We’ll always have an opportunity to submit to other leaders that will be over us, and I think that it is very important for younger women who desire to be worship leaders to keep serving, to always honor, always value, everyone’s gift that’s above them.

It’s “Be a good server where God puts you.” Always serve, try not to let your emotions take over when you are having meetings with lots of men. It freaks them out, you know, they don’t like tears. I have learned a few things over the years, rules of engagement, rules of the game: Men want to be honored and respected. And you can get a long way and be honored in your life if you’ll do that, not just with men, but women, as well.

WL: Well, speaking of learning, where do you think that you have learned to lead? Who are the people and what are the experiences that have taught you how to lead people into the presence of God.

KJ: I’ve learned a lot from the leaders over me through the years. I feel so thankful for every single leader I’ve ever lead under. From my dad when I was a teenager, he was my youth pastor, my mom’s always been such a woman of God, then going off to college and serving on worship teams at ORU and Christ for the Nation. I’ve done a lot of teaching myself as a worship pastor at Gateway Church and I’ve always been pastored well. I’m thankful for that. And even when I wanted to not go to church, I would go to church because I knew it was part of how God pours into us. To do community with people is powerful. Satan likes to isolate people—especially leaders. He makes a lot of leaders feel like nobody will get it, you can’t be accountable: “I could never share this with someone, because what would happen?” But that’s the worst thing that could happen as a leader. So having good Godly leadership, that does life with me, holds me accountable and pastors me well, are probably my biggest lifesavers.

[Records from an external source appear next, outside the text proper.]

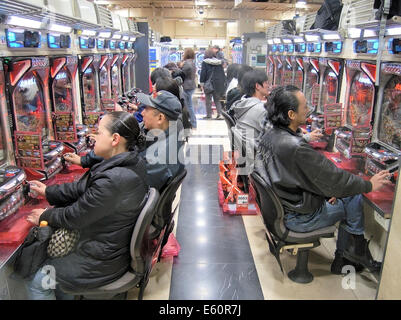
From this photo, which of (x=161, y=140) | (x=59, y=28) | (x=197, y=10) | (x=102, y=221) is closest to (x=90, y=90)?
(x=59, y=28)

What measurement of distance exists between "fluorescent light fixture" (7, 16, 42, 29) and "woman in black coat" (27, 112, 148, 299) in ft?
3.49

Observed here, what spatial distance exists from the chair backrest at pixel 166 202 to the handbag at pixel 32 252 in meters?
0.72

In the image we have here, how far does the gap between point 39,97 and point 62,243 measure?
5.44ft

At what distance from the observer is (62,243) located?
1.87 meters

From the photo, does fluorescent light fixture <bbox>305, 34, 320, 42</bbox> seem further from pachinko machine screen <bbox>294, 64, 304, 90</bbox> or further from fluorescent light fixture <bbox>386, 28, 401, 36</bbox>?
fluorescent light fixture <bbox>386, 28, 401, 36</bbox>

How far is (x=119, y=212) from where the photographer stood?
71.8 inches

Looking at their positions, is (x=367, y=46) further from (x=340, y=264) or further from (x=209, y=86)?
(x=209, y=86)

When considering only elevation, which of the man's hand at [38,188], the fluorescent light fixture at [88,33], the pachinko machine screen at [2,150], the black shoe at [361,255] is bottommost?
the black shoe at [361,255]

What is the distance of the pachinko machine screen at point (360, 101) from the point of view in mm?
3197

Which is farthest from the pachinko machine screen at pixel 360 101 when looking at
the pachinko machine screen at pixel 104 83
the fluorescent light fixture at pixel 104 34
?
the pachinko machine screen at pixel 104 83

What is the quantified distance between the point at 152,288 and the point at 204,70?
22.5ft

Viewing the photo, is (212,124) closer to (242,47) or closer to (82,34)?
(242,47)

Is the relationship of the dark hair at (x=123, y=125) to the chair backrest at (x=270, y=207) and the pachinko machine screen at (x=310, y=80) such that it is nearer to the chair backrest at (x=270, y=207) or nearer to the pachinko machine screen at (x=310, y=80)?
the chair backrest at (x=270, y=207)
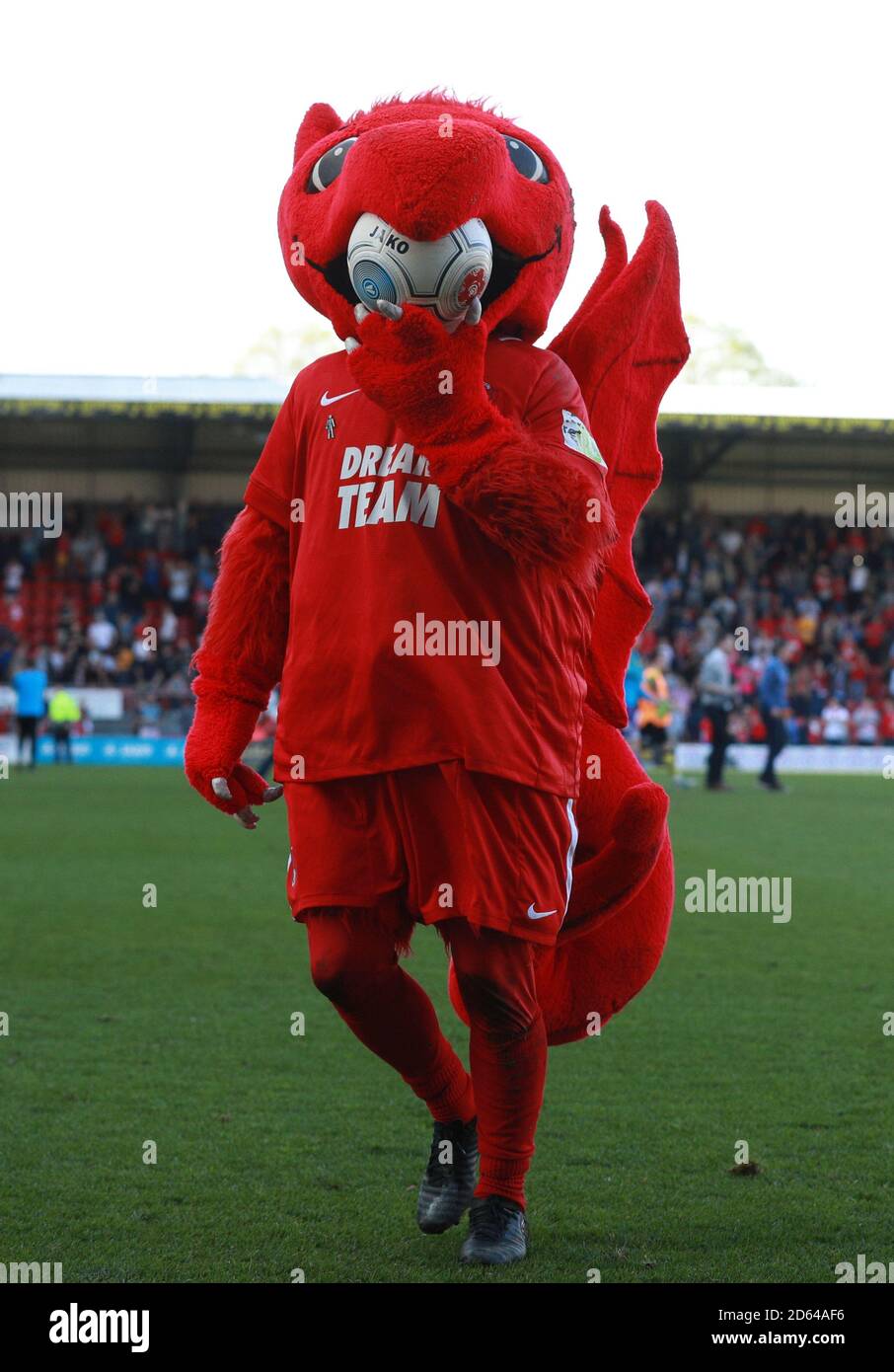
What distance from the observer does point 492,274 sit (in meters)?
3.43

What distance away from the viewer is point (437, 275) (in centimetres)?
317

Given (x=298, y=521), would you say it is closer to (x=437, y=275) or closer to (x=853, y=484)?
(x=437, y=275)

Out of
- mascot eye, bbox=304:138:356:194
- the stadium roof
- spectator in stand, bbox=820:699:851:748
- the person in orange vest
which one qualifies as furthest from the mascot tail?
spectator in stand, bbox=820:699:851:748

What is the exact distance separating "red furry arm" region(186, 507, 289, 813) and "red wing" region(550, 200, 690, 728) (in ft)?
2.33

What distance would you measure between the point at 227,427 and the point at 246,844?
63.1 ft

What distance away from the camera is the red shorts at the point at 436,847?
10.4 feet

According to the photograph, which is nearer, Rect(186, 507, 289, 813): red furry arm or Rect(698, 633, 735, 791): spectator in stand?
Rect(186, 507, 289, 813): red furry arm

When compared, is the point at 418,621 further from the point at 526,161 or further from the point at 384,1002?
the point at 526,161

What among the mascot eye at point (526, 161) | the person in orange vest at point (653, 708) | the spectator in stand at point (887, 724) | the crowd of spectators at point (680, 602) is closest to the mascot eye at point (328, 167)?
the mascot eye at point (526, 161)

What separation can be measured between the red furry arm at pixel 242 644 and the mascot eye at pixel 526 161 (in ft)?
2.95

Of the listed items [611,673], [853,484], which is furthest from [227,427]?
[611,673]

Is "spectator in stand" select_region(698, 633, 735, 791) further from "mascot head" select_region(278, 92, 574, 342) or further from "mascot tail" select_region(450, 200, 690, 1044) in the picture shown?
"mascot head" select_region(278, 92, 574, 342)


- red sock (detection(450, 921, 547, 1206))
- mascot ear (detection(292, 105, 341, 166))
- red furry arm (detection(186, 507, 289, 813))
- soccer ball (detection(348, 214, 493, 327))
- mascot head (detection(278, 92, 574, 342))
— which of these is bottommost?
red sock (detection(450, 921, 547, 1206))

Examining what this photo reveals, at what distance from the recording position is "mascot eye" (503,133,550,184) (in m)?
3.46
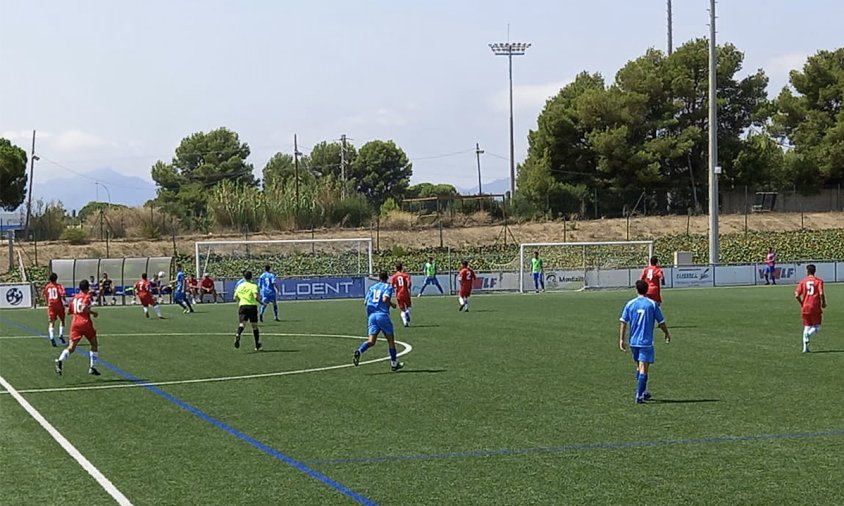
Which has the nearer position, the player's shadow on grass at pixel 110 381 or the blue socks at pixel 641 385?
the blue socks at pixel 641 385

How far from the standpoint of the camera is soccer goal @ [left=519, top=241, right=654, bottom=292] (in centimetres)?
5378

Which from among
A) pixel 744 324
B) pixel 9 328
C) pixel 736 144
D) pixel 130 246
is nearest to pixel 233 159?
pixel 130 246

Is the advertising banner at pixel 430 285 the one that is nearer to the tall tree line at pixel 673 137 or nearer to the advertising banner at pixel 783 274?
the advertising banner at pixel 783 274

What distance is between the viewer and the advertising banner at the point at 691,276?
177ft

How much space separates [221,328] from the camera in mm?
31047

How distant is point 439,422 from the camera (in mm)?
13508

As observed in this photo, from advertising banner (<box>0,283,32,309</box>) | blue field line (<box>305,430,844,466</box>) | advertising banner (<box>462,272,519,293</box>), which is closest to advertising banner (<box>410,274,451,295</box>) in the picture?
advertising banner (<box>462,272,519,293</box>)

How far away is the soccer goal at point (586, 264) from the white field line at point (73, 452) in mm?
38522

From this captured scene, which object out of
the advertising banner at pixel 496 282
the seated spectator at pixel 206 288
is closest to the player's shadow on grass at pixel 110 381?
the seated spectator at pixel 206 288

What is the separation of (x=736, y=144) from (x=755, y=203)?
4.57 meters

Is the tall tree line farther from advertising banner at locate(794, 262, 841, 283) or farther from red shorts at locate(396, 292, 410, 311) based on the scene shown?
red shorts at locate(396, 292, 410, 311)

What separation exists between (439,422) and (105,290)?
39.9 meters

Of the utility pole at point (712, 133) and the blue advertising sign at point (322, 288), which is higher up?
the utility pole at point (712, 133)

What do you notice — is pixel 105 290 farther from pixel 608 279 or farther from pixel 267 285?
pixel 608 279
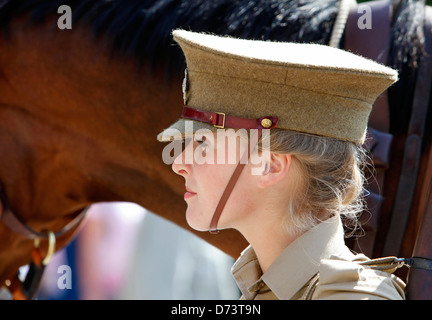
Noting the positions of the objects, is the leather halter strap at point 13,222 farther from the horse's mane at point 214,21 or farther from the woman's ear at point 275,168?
the woman's ear at point 275,168

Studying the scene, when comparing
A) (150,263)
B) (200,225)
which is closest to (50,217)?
(200,225)

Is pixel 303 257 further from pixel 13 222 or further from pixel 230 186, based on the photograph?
pixel 13 222

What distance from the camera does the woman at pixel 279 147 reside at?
4.68 feet

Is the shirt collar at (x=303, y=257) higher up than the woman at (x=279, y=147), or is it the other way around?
the woman at (x=279, y=147)

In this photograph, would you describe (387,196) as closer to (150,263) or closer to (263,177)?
(263,177)

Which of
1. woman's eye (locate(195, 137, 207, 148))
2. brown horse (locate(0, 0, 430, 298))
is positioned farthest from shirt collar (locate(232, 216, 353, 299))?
brown horse (locate(0, 0, 430, 298))

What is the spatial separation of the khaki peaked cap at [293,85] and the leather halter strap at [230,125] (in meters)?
0.02

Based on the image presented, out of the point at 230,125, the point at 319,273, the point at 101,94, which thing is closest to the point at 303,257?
the point at 319,273

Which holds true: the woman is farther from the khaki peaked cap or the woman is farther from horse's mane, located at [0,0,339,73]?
horse's mane, located at [0,0,339,73]

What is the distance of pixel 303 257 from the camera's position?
145cm

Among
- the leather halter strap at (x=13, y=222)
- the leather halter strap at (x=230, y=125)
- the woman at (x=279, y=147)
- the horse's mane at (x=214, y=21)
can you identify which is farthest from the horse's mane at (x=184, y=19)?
the leather halter strap at (x=13, y=222)

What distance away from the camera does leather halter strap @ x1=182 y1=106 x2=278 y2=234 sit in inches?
56.6

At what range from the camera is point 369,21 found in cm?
199

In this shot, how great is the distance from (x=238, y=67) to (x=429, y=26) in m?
0.81
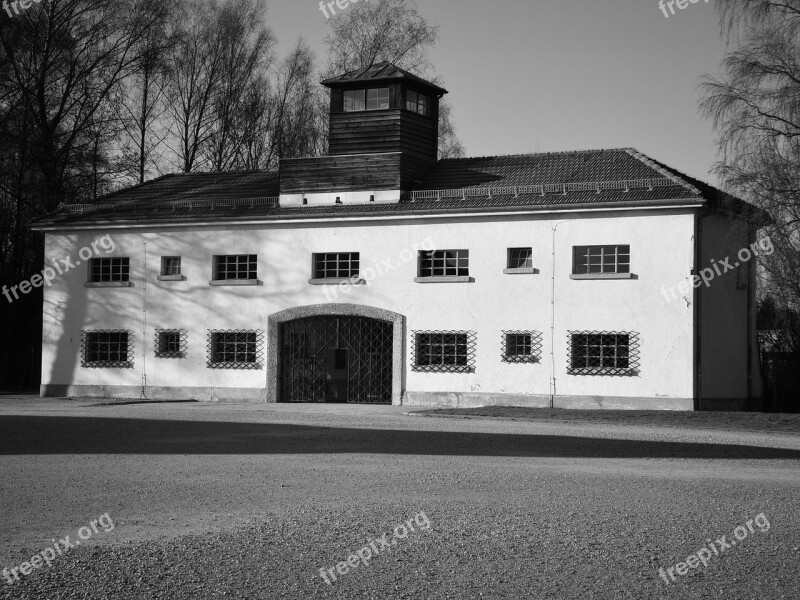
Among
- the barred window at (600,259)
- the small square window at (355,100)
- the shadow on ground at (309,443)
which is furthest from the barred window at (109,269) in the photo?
the barred window at (600,259)

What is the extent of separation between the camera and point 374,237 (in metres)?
31.5

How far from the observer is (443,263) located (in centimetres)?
3094

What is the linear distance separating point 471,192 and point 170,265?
9.51 m

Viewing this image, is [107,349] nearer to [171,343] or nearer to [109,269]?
[171,343]

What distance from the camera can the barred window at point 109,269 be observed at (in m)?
34.3

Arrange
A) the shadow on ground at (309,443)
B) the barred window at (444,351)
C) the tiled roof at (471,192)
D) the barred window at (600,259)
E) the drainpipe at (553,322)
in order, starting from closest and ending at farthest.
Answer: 1. the shadow on ground at (309,443)
2. the barred window at (600,259)
3. the drainpipe at (553,322)
4. the tiled roof at (471,192)
5. the barred window at (444,351)

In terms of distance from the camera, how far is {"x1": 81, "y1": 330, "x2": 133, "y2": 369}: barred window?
111 ft

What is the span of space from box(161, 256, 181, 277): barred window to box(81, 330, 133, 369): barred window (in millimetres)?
2155

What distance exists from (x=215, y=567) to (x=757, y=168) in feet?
61.2

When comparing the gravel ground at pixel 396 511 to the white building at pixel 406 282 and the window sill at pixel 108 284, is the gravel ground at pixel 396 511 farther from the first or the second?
the window sill at pixel 108 284

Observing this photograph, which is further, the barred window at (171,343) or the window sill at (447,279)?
the barred window at (171,343)

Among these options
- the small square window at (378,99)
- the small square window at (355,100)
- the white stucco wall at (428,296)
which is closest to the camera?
the white stucco wall at (428,296)

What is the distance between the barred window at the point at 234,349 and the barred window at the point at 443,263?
17.5 ft

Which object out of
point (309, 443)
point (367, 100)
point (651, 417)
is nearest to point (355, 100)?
point (367, 100)
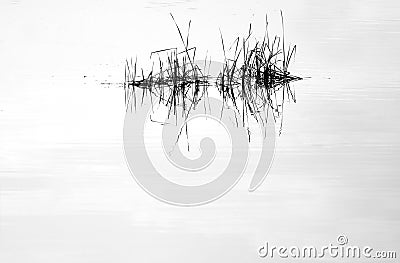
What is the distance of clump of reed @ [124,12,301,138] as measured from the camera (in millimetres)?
5492

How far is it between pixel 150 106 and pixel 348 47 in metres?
1.97

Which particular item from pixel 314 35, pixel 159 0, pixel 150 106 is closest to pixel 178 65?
pixel 150 106

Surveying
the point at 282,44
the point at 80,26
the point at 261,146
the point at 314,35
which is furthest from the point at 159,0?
the point at 261,146

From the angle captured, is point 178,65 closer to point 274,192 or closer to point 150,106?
point 150,106

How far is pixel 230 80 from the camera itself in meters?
5.95

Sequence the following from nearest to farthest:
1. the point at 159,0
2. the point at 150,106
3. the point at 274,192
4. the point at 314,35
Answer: the point at 274,192
the point at 150,106
the point at 314,35
the point at 159,0

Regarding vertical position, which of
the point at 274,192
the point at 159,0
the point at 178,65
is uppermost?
the point at 159,0

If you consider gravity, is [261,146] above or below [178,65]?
below

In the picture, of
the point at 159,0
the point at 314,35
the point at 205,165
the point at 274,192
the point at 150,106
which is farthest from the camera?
the point at 159,0

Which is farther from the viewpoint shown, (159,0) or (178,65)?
(159,0)

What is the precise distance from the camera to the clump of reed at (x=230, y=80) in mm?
5492

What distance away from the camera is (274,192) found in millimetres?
4297

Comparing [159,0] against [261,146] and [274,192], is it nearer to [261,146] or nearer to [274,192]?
[261,146]

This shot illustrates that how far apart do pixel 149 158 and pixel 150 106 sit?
0.85 metres
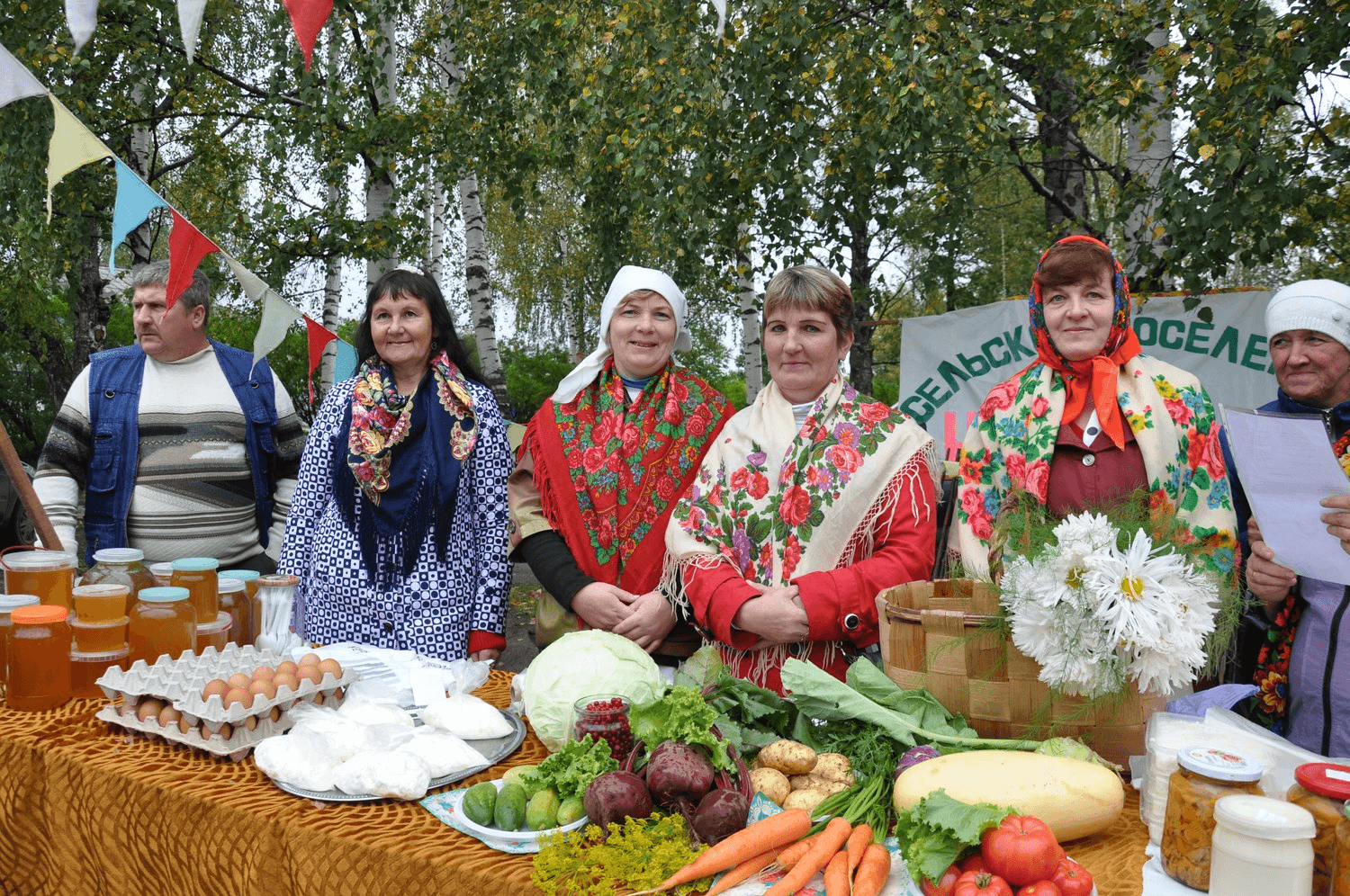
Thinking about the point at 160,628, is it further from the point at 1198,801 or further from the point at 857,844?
the point at 1198,801

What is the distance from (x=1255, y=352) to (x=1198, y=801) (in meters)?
5.48

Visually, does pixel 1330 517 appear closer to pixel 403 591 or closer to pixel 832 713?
pixel 832 713

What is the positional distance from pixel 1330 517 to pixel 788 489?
44.4 inches

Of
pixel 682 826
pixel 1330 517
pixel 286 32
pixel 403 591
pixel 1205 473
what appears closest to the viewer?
pixel 682 826

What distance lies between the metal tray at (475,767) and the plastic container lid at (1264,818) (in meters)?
1.23

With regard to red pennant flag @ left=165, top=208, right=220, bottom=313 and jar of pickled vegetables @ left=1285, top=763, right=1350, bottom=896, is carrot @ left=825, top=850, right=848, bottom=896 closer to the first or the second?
jar of pickled vegetables @ left=1285, top=763, right=1350, bottom=896

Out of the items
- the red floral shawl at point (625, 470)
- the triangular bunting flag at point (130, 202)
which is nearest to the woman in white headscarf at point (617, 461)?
the red floral shawl at point (625, 470)

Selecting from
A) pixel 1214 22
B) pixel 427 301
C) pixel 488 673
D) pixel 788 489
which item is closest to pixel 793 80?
pixel 1214 22

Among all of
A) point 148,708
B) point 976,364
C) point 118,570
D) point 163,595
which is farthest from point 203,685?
point 976,364

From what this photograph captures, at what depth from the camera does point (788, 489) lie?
7.74 ft

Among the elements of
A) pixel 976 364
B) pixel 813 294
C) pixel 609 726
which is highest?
pixel 976 364

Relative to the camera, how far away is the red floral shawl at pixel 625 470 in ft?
8.71

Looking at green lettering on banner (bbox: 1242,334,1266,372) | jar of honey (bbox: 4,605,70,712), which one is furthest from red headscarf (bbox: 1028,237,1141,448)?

WL: Is there something that you would want to share to encourage Worship Leader’s readers: pastors, worship leaders, vocalists, musicians, tech team.

KJ: Yes, I’d like to encourage people to stay fresh by staying honest and open with people. A lot of worship leaders are tired, they talk about being tired and it seems like they are going through the motions. My encouragement to them is to make sure that the only time they are worshiping isn’t on the stage. I have to be really careful to have my own personal time of worship between me and the Lord, where there aren’t people watching me to keep it real and keep it fresh. And I think that’s always an encouragement to other worship leaders, and also to raise up other leaders where they don’t have to carry all the services every single time. Raise them up. Don’t be afraid to let people fail. Set them up to win, but if they fall and a song flops, let them do it again. I never got it right at the beginning. I still mess up. I messed up these words the other night, I started laughing on stage. Started the song over, and everyone laughed and cheered, and that was probably everyone’s favorite moment because it was human and it was real. Just be okay with being real. Be real with people.